Cansignorio della Scala
|Lord of Verona and Vicenza|
|Cangrande II della Scala|
|Bartolomeo II della Scala|
|Born||5 March 1340|
|Died||19 October 1375 (aged 35)|
He inherited the lordship of Verona at the death of his father Mastino, together with his brothers Cangrande II and Paolo Alboino. However, Cangrande took the effective reins. Cansignorio plotted against his tyrannic rule and, after having him assassinated, could enter the city in 1359 with the help of the Carraresi of Padua.
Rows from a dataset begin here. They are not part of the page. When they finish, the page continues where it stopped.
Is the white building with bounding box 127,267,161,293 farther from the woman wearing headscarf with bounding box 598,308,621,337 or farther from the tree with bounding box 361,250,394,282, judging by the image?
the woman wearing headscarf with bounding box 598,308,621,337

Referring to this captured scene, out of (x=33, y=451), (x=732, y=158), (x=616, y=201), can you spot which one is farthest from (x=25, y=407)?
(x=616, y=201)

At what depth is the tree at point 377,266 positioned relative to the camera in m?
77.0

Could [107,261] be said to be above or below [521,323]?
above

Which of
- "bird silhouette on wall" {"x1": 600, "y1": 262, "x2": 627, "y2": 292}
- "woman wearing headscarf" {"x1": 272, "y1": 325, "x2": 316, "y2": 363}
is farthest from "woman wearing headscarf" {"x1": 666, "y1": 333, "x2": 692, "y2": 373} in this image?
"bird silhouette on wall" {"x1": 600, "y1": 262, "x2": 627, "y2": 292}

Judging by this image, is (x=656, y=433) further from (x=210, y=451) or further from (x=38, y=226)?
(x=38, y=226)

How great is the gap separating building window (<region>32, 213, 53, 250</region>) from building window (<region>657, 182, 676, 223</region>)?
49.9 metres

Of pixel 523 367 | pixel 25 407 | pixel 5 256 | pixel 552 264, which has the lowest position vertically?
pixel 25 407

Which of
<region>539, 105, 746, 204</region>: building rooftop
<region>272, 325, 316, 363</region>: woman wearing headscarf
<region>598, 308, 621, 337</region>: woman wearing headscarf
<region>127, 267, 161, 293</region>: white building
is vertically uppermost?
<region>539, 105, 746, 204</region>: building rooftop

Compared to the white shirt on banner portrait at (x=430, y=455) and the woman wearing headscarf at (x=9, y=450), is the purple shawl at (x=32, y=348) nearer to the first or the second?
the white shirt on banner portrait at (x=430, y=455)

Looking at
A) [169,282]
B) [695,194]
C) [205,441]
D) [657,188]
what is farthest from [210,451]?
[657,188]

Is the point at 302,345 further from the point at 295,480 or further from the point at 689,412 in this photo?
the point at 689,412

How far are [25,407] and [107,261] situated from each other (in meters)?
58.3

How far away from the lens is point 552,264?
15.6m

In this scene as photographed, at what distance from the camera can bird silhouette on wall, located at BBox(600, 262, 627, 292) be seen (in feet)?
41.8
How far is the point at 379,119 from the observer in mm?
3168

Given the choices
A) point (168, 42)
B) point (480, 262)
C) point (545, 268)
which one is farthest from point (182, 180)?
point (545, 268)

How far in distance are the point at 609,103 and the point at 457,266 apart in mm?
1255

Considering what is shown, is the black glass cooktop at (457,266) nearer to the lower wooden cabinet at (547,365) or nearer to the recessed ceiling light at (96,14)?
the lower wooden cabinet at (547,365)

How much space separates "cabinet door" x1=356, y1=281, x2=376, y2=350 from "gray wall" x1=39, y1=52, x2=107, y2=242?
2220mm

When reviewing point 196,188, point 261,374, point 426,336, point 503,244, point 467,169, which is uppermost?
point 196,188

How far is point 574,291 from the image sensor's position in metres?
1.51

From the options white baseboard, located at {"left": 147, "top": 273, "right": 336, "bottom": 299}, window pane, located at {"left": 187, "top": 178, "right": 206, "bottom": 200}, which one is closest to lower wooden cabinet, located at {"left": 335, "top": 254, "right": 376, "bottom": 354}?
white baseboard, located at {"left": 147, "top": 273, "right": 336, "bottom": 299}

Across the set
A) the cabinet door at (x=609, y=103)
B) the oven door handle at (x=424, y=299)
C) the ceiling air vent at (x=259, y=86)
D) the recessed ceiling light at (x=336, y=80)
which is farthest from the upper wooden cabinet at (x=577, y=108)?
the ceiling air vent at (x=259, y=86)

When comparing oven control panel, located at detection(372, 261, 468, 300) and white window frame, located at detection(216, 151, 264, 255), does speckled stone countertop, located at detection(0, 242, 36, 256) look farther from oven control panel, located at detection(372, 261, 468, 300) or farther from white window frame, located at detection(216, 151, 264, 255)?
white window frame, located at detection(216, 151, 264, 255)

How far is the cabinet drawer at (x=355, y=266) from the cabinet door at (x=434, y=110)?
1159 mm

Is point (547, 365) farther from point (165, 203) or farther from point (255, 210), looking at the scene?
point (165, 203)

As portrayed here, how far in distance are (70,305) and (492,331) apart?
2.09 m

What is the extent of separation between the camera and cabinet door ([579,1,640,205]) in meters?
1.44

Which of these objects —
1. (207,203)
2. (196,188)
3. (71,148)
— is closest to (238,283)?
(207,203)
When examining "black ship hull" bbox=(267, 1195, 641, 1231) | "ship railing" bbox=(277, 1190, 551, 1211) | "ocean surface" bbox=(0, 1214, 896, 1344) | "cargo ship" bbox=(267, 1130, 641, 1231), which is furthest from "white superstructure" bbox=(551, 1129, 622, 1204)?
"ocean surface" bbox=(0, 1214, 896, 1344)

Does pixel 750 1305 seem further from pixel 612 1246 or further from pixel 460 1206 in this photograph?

Before his death in 1375 he had his brother Paolo Alboino (who had been in prison since 1365) assassinated to give the succession to his illegitimate sons Bartolomeo II and Antonio. The latter however were forced by the city's bankruptcy to accept the protectorate of Bernabò Visconti.
Despite his ruthless character, Cansignorio ruled Verona quite moderately and enriched it with numerous constructions, including the first masonry bridge over the Adige since the Ponte Pietra (Verona) and the first watchtower in Italy, the Gardello. Cansignorio's tomb is one of the notable Gothic Scaliger tombs in the courtyard of Santa Maria Antica of Verona.
Cansignorio married Agnes of Durazzo, second daughter of Charles, Duke of Durazzo and Maria of Calabria. Agnes was a younger sister of Joanna, Duchess of Durazzo and an older sister of Margherita of Durazzo, Queen consort of Charles III of Naples.
Their marriage was childless. Cansignorio had three known children, all illegitimate. His daughter Lucia della Scala married first Cortesia Serego and then Bernardino da Polenta of the ruling family of Ravenna. His sons Bartolomeo II della Scala and Antonio I della Scala would succeed as Lords of Verona.